Records from a data source:
__________
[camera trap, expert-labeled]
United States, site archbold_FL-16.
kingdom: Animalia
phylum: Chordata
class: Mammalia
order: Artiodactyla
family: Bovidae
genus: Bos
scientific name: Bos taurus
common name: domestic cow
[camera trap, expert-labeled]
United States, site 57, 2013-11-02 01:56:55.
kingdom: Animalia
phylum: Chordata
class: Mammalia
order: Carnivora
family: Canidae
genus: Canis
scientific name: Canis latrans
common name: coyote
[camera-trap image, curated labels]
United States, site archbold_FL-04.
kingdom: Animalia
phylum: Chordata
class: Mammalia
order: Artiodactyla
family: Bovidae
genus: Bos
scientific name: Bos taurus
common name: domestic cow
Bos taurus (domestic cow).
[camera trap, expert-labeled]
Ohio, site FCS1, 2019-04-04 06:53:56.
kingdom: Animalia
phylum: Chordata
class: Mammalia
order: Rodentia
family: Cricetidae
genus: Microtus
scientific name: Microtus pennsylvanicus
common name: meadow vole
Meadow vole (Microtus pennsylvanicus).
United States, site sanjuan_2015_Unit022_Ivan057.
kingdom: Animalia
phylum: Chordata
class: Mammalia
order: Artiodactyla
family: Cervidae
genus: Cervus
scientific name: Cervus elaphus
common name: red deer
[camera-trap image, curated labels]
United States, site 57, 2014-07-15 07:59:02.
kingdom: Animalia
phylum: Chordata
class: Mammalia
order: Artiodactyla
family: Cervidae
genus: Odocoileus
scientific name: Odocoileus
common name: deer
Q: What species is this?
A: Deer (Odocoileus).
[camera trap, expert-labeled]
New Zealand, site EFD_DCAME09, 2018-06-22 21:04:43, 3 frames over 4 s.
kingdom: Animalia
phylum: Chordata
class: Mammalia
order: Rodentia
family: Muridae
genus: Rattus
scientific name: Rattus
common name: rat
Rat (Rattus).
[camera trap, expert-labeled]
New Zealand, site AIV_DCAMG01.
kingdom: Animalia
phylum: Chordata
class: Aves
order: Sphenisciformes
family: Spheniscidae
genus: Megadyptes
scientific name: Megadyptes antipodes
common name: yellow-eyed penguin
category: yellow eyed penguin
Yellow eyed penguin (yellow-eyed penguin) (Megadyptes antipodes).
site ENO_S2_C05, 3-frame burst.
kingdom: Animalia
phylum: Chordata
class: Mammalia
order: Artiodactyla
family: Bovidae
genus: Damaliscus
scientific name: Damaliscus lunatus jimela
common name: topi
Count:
__________
→ **Try it**
Reproduce every line of the entries above, unchanged, from the very first one down to and including the line containing "New Zealand, site EFD_DCAME09, 2018-06-22".

→ **Reply**
[camera trap, expert-labeled]
United States, site archbold_FL-16.
kingdom: Animalia
phylum: Chordata
class: Mammalia
order: Artiodactyla
family: Bovidae
genus: Bos
scientific name: Bos taurus
common name: domestic cow
[camera trap, expert-labeled]
United States, site 57, 2013-11-02 01:56:55.
kingdom: Animalia
phylum: Chordata
class: Mammalia
order: Carnivora
family: Canidae
genus: Canis
scientific name: Canis latrans
common name: coyote
[camera-trap image, curated labels]
United States, site archbold_FL-04.
kingdom: Animalia
phylum: Chordata
class: Mammalia
order: Artiodactyla
family: Bovidae
genus: Bos
scientific name: Bos taurus
common name: domestic cow
Bos taurus (domestic cow).
[camera trap, expert-labeled]
Ohio, site FCS1, 2019-04-04 06:53:56.
kingdom: Animalia
phylum: Chordata
class: Mammalia
order: Rodentia
family: Cricetidae
genus: Microtus
scientific name: Microtus pennsylvanicus
common name: meadow vole
Meadow vole (Microtus pennsylvanicus).
United States, site sanjuan_2015_Unit022_Ivan057.
kingdom: Animalia
phylum: Chordata
class: Mammalia
order: Artiodactyla
family: Cervidae
genus: Cervus
scientific name: Cervus elaphus
common name: red deer
[camera-trap image, curated labels]
United States, site 57, 2014-07-15 07:59:02.
kingdom: Animalia
phylum: Chordata
class: Mammalia
order: Artiodactyla
family: Cervidae
genus: Odocoileus
scientific name: Odocoileus
common name: deer
Q: What species is this?
A: Deer (Odocoileus).
[camera trap, expert-labeled]
New Zealand, site EFD_DCAME09, 2018-06-22 21:04:43, 3 frames over 4 s.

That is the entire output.